BEGIN Record list
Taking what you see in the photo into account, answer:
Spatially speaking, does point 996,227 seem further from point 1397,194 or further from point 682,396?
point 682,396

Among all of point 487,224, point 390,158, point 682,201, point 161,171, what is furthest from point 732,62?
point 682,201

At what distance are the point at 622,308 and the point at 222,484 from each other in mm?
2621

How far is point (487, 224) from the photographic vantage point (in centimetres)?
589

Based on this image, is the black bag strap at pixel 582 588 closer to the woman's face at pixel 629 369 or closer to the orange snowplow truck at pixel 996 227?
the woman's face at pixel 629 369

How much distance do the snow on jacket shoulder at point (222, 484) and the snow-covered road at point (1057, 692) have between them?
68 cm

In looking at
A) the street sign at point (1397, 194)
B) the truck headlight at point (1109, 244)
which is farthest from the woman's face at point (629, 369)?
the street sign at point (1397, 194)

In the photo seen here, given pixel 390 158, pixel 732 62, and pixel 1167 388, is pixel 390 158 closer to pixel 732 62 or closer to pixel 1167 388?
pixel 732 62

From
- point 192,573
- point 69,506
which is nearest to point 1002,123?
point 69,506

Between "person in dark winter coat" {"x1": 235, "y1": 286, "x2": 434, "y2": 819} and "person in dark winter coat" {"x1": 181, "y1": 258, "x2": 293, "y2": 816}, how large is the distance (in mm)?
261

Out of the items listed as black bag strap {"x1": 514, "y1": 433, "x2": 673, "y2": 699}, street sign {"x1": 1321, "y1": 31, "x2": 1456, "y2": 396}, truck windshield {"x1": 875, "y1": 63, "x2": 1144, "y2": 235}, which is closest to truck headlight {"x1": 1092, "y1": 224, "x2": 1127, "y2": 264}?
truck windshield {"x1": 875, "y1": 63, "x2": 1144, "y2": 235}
END Record list
Copy out all of the material above, word for word and line for line, changing nothing.

Taking what you see in the photo into account, answer:
Spatially speaking, does point 996,227 seem further from point 1397,194 or further from point 682,396?
point 682,396

Among all of point 487,224, point 390,158, point 682,201, point 161,171, what is furthest from point 732,62?
point 682,201

At what distance are the point at 622,308 and the point at 222,484 from each other in mm?
2621

How far is point (487, 224) from the photographic vantage point (in centimetres)?
589

Based on this image, is the black bag strap at pixel 582 588 closer to the woman's face at pixel 629 369 or closer to the orange snowplow truck at pixel 996 227?
the woman's face at pixel 629 369

How much distance do the snow on jacket shoulder at point (222, 484) and the snow-covered road at point (1057, 692) have between them?
68 cm

In looking at
A) the street sign at point (1397, 194)
B) the truck headlight at point (1109, 244)
which is farthest from the woman's face at point (629, 369)?
the street sign at point (1397, 194)

In the photo seen here, given pixel 390 158, pixel 732 62, and pixel 1167 388, is pixel 390 158 closer to pixel 732 62 or closer to pixel 1167 388?
pixel 732 62

From
- point 192,573
- point 69,506
which is nearest to point 1002,123?
point 69,506

Between "person in dark winter coat" {"x1": 235, "y1": 286, "x2": 434, "y2": 819} and "person in dark winter coat" {"x1": 181, "y1": 258, "x2": 293, "y2": 816}, how large is the distance (in mm)?
261

Out of the items listed as black bag strap {"x1": 514, "y1": 433, "x2": 673, "y2": 699}, street sign {"x1": 1321, "y1": 31, "x2": 1456, "y2": 396}, truck windshield {"x1": 875, "y1": 63, "x2": 1144, "y2": 235}, which is closest to truck headlight {"x1": 1092, "y1": 224, "x2": 1127, "y2": 264}?
truck windshield {"x1": 875, "y1": 63, "x2": 1144, "y2": 235}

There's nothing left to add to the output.